I have done all the obligatory tasks. I have shopped for my son and daughter, ordered food, and decorated the inside of the home. I have been touched by the Christmas carols and songs about the Christmas Shoes. I have remembered the Christmas story and know that the lesson learned is “All is Well” and our Savior makes this life worth living.




I just don’t feel enough this Christmas to go through the motions of making today like Christmas past. It isn't going to be. A common widow expression is, "It is what it is." It is our way of coping with the truth of our reality.



I just feel empty, overlooked, and unlovely. Lord, I know these things are not the truth, but I need my heart filled up again. I need the zest for living this life and living it well. I need to be appreciated and cared for. I need your arms around me this night, so that I feel your protection. Renew your spirit within me. Give me hope and allow me to see things as they are in the light of your love.



I have wonderful friends who have invited me over for Christmas dinner and I am grateful, but this work has to be done on the inside out of me.
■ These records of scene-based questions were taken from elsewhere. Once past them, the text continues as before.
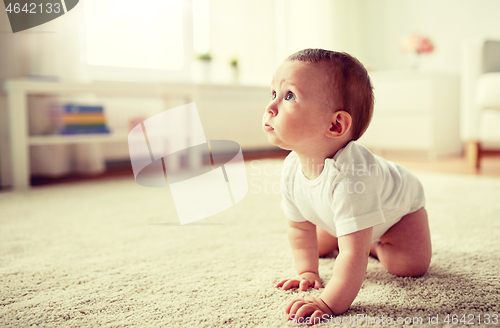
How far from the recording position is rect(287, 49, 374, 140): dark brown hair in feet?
1.74

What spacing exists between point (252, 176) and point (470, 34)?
251 cm

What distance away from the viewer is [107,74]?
289 centimetres

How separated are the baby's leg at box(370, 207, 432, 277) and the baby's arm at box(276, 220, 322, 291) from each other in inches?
5.6

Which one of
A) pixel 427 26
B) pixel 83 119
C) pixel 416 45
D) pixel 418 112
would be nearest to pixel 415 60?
pixel 416 45

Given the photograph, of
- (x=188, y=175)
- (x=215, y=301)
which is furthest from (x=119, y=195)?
(x=215, y=301)

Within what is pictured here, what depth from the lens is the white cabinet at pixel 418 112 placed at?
108 inches

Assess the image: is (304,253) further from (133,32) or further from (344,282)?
(133,32)

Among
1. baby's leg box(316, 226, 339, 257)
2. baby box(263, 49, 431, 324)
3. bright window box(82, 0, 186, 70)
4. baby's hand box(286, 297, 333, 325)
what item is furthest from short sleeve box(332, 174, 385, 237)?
bright window box(82, 0, 186, 70)

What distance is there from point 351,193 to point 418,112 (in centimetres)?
257

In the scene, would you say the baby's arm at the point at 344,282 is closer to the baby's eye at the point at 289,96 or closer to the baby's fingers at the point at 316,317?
the baby's fingers at the point at 316,317

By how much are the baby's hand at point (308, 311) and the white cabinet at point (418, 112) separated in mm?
2411

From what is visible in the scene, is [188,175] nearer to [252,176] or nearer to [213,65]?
[252,176]

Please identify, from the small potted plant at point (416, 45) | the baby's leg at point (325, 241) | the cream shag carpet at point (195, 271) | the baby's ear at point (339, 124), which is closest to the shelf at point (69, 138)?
the cream shag carpet at point (195, 271)

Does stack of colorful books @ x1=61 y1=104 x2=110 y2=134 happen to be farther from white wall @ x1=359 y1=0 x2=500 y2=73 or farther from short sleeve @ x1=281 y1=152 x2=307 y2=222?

I have to know that "All is Well" and "It is Well with My Soul" to truly enjoy Christmas and get out of the Christmas Limbo mindset.



When I researched the scriptures on the birth of Christ, the question struck me as to why would I ever expect this to be easy when Jesus' birth was not ideal.


Matthew 1:18 This is how the birth of Jesus Christ came about: His mother Mary was pledged to be married to Joseph, but before they came together, she was found to be with child through the Holy Spirit. (NIV)


Mary and Joseph chose to be obedient to the Lord in their circumstances.


Matthew 1:22-23 All this took place to fulfill what the Lord had said through the prophet: "The virgin will be with child and will give birth to a son, and they will call him Immanuel"which means, "God with us."


I hold that reassurance in my heart that God is with us, even in Christmas Limbo. That can put this Christmas and Christmas's to come in a whole new perspective.